Captain Throttle and her crew must get their colony ship to its new home in another star system despite the challenges posed by other opportunistic people.


  • Story has an interesting background for state of humanity
  • Has some good action elements and tension throughout entire story, including the end
  • Writing is engaging with a protagonist who has a physical disability, a rarity in science fiction story
  • Interesting mystery behind Javelin, the namesake of the series
  • Has a focus on space pirates


  • Conflict among human colonies can feel tiresome for those who want a science fiction story that goes beyond human politics
  • Plot doesn’t really stand out for science fiction story

Black Sheep Review

Black Sheep by Rachel Aukes is a fun, action-packed science fiction story with a handicapped protagonist fighting opportunistic humans (vultures), spaceships with more firepower, spies, and even space pirates. While the protagonist Throttle has a physical handicap, that doesn’t appear to stop her in space, an environment that makes her handicap more of a strength than a weakness.

It’s not every day that heroes in stories have a handicap. Too often, these disabilities, or weaknesses in the case of superheroes, are more external–Superman’s kryptonite, for instance–rather than something internal. Perhaps only a few superheroes, like Daredevil, have an actual handicap, though that weakness is offset by superpowers.

Throttle doesn’t have the convenience, but her disability actually gives her an advantage in space. Whereas other people rely on their legs, Throttle’s condition means that she’s able to maneuver better in the zero gravity of space. Perhaps the irony isn’t lost on the people she manages to defeat.

The story itself moves along at a fairly fast pace with one action-packed scenario after another. There’s not much time to get to know the supporting characters except for the former pirate Birk, but what readers do get is the sense of loyalty they have to their captain. The writing itself is relatively simple, lending to the faster flow of the story and the flow of the action scenes.

The universe readers are introduced to in Black Sheep is itself very interesting. Bits of context dispersed throughout the book leave readers wondering about the fate of Sol and Earth, not to mention the Gabriela’s home system, Trappist. Birk’s background provides some clue about the lawlessness and the sense of violence and war that ravaged the colonists of the system.

The prevalence of space pirates in the Trappist system, a crew member who is a former space pirate, and the space pirates running amok all point to a universe that is dangerous. Not too many science fiction stories feature space pirates in such a prominent manner even though the vastness of space makes piracy all that much more lucrative and undetectable.

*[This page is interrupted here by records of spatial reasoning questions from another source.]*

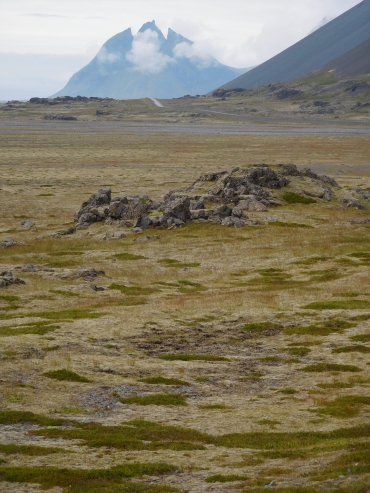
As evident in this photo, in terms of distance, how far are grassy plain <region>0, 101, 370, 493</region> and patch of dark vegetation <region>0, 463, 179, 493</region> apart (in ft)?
0.22

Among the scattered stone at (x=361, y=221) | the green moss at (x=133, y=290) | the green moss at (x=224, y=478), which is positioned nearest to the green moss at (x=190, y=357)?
the green moss at (x=133, y=290)

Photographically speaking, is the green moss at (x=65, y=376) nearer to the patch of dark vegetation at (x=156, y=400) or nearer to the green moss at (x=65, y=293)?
the patch of dark vegetation at (x=156, y=400)

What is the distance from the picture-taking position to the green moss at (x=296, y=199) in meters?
109

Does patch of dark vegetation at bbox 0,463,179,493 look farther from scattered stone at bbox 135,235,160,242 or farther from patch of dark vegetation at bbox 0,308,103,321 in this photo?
scattered stone at bbox 135,235,160,242

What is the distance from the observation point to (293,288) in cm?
6244

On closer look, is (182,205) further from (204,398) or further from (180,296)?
(204,398)

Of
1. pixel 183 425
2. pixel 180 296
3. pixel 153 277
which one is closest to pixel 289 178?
pixel 153 277

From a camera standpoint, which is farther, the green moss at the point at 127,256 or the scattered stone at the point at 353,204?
the scattered stone at the point at 353,204

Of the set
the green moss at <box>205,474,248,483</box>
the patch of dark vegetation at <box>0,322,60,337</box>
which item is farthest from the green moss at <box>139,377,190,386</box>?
the green moss at <box>205,474,248,483</box>

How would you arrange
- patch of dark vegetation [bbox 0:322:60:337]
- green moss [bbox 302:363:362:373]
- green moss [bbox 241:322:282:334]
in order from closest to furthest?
green moss [bbox 302:363:362:373] → patch of dark vegetation [bbox 0:322:60:337] → green moss [bbox 241:322:282:334]

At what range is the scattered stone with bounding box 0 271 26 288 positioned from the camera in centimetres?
5788

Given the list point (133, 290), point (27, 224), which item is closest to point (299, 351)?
point (133, 290)

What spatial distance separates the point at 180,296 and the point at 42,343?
19.8m

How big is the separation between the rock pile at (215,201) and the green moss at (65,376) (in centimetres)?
5520
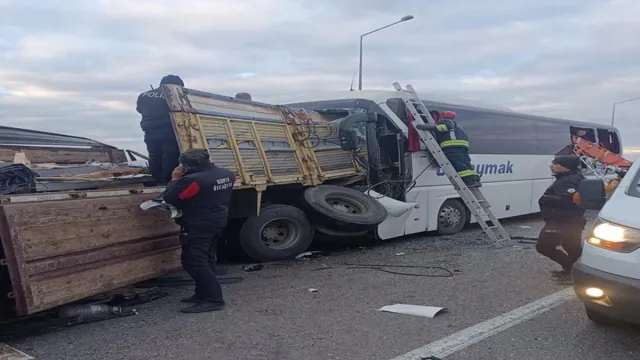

But the biggest mystery, and my favorite aspect of the story, is the Javelin itself. What, exactly, is it, and where did it come from? Little is revealed about the ship Javelin or its artificial intelligence. What information provided, as well as the brief switch in perspective to the ship’s AI, is contradictory. The result of such a dearth of information leaves readers only wanting to know more.

Black Sheep by Rachel Aukes is a fun science fiction story with almost non-stop action once the story truly begins. And that action goes straight toward the end, promising readers sequels that are just as fun and suspenseful.